You are viewing a plain text version of this content. The canonical link for it is here.
Posted to commits@lucene.apache.org by sh...@apache.org on 2017/03/29 04:13:48 UTC

lucene-solr:branch_6x: SOLR-10349: Add totalTermFreq support to TermsComponent

Repository: lucene-solr
Updated Branches:
  refs/heads/branch_6x f36b2bfbb -> bcc36b900


SOLR-10349: Add totalTermFreq support to TermsComponent

TermsComponent only returns docFreq information per requested term.
This commit adds a terms.ttf parameter, which if set to true, will
return both docFreq and totalTermFreq statistics for each requested
term.


Project: http://git-wip-us.apache.org/repos/asf/lucene-solr/repo
Commit: http://git-wip-us.apache.org/repos/asf/lucene-solr/commit/bcc36b90
Tree: http://git-wip-us.apache.org/repos/asf/lucene-solr/tree/bcc36b90
Diff: http://git-wip-us.apache.org/repos/asf/lucene-solr/diff/bcc36b90

Branch: refs/heads/branch_6x
Commit: bcc36b9005afc5a36c1e9fc28ae6a9e5aedcd83d
Parents: f36b2bf
Author: Shai Erera <sh...@apache.org>
Authored: Thu Mar 23 08:28:05 2017 +0200
Committer: Shai Erera <sh...@apache.org>
Committed: Wed Mar 29 06:25:13 2017 +0300

----------------------------------------------------------------------
 solr/CHANGES.txt                                |  2 +
 .../solr/handler/component/TermsComponent.java  | 66 ++++++++++++--------
 .../DistributedTermsComponentTest.java          |  3 +-
 .../handler/component/TermsComponentTest.java   | 38 +++++++++++
 .../client/solrj/response/QueryResponse.java    |  6 +-
 .../client/solrj/response/TermsResponse.java    | 37 +++++++++--
 .../apache/solr/common/params/TermsParams.java  | 12 ++--
 7 files changed, 124 insertions(+), 40 deletions(-)

(Data items)
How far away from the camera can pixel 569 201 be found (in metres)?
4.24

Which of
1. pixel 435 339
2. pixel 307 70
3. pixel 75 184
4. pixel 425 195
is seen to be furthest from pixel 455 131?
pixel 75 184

(Description of the task): From the commit notice above, extract everything from "lucene-solr:branch_6x: SOLR-10349: Add" down to "per requested term.".

(Task solution):
lucene-solr:branch_6x: SOLR-10349: Add totalTermFreq support to TermsComponent

Repository: lucene-solr
Updated Branches:
  refs/heads/branch_6x f36b2bfbb -> bcc36b900


SOLR-10349: Add totalTermFreq support to TermsComponent

TermsComponent only returns docFreq information per requested term.